Dalam kegiatan tersebut, Kepala BNNP Sumut yang diwakili dr. Suku Ginting, M.Kes, Konselor Adiksi Ahli Madya BNNP Sumut, hadir sebagai pembina upacara di hadapan para siswa dan tenaga pendidik UPT SMP Negeri 23 Medan.
Dalam amanatnya, pembina upacara menyampaikan pesan kepada para siswa agar senantiasa menjaga diri dari berbagai bentuk penyalahgunaan narkotika dan obat-obatan terlarang.
Para pelajar juga diingatkan agar tidak mudah terpengaruh oleh lingkungan maupun ajakan yang dapat membawa mereka pada perilaku negatif. Masa sekolah dinilai menjadi fase penting dalam membentuk karakter, kedisiplinan, serta menentukan masa depan generasi muda.
Edukasi mengenai bahaya narkoba di lingkungan sekolah menjadi salah satu langkah penting dalam membangun kesadaran sejak dini. Para siswa diharapkan mampu mengenali risiko penyalahgunaan narkoba sekaligus berani menolak berbagai bentuk ajakan yang dapat merusak masa depan.
Selain itu, siswa juga didorong untuk mengisi waktu dengan kegiatan positif, membangun pergaulan yang sehat, serta terbuka kepada guru maupun orang tua apabila menghadapi persoalan yang berpotensi memengaruhi kehidupan mereka.
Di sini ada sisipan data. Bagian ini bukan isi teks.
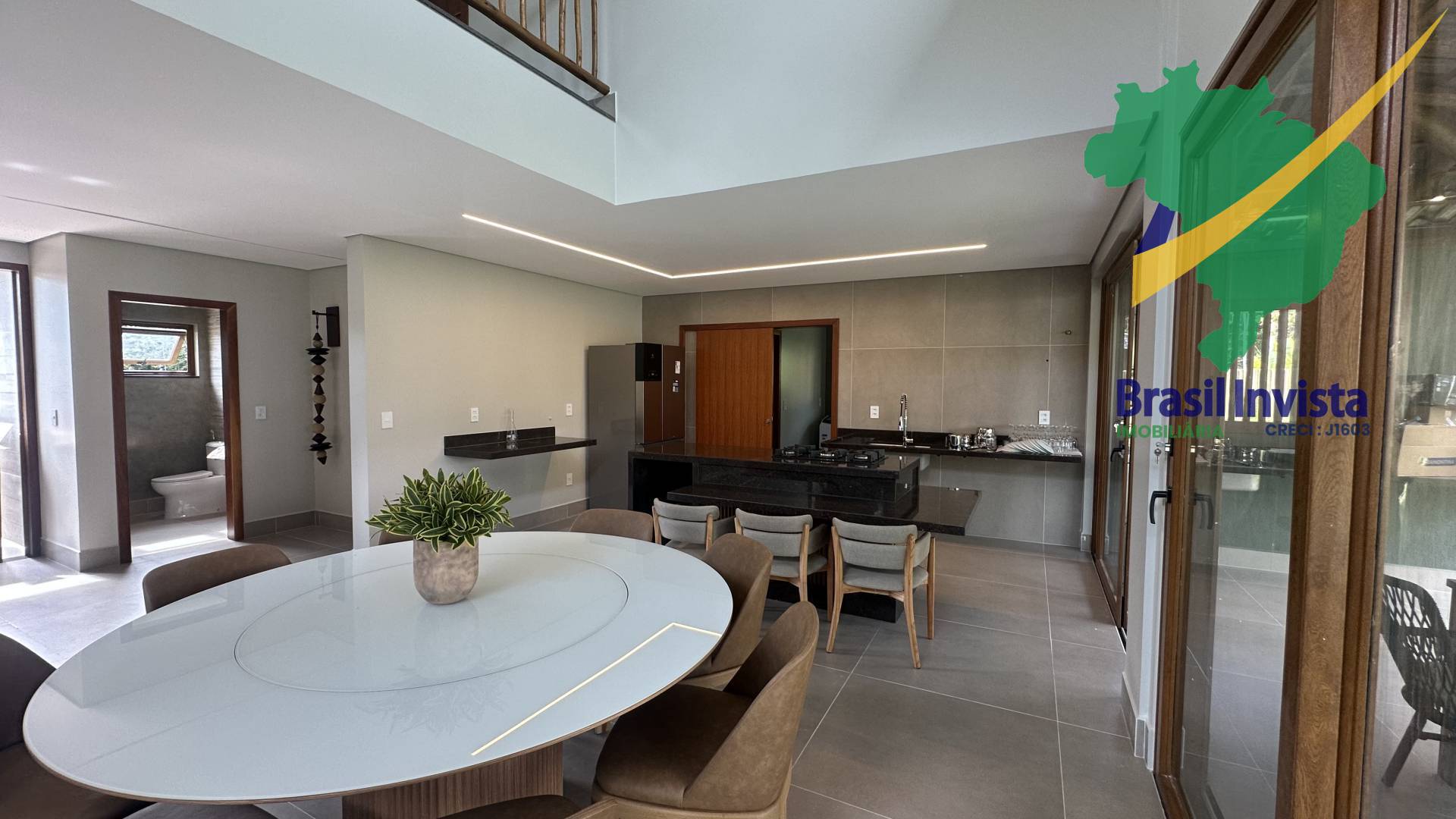 Casa, 4 quartos, 300 m² - Foto 37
Kehadiran BNNP Sumut dalam kegiatan upacara tersebut sekaligus menjadi bagian dari upaya memperkuat sinergi antara lembaga pemerintah dan lingkungan pendidikan dalam menciptakan generasi muda yang sehat, berprestasi, dan terbebas dari penyalahgunaan narkoba.
Kepala UPT SMP Negeri 23 Medan, Dra. Sarifah Hanum, M.Pd., menyampaikan apresiasi atas kehadiran BNNP Sumut dalam kegiatan tersebut.
Menurutnya, edukasi tentang bahaya narkoba perlu terus diberikan kepada siswa agar mereka memiliki pemahaman yang kuat mengenai dampak penyalahgunaan narkotika serta mampu menjaga diri dari pengaruh lingkungan yang negatif.
Pilih Sekolah Terbaik
Kegiatan tersebut diharapkan tidak berhenti sebagai pesan dalam upacara, tetapi dapat menjadi pengingat bagi seluruh siswa untuk terus menjaga diri, memperkuat karakter, dan berani mengatakan tidak terhadap narkoba.
Melalui kolaborasi antara sekolah, keluarga, dan lembaga terkait, upaya pencegahan penyalahgunaan narkoba di kalangan pelajar diharapkan semakin kuat.
Bagi generasi muda, menjaga diri dari narkoba bukan hanya tentang menghindari pelanggaran hukum, tetapi juga tentang menjaga masa depan, pendidikan, keluarga, dan cita-cita yang sedang dibangun.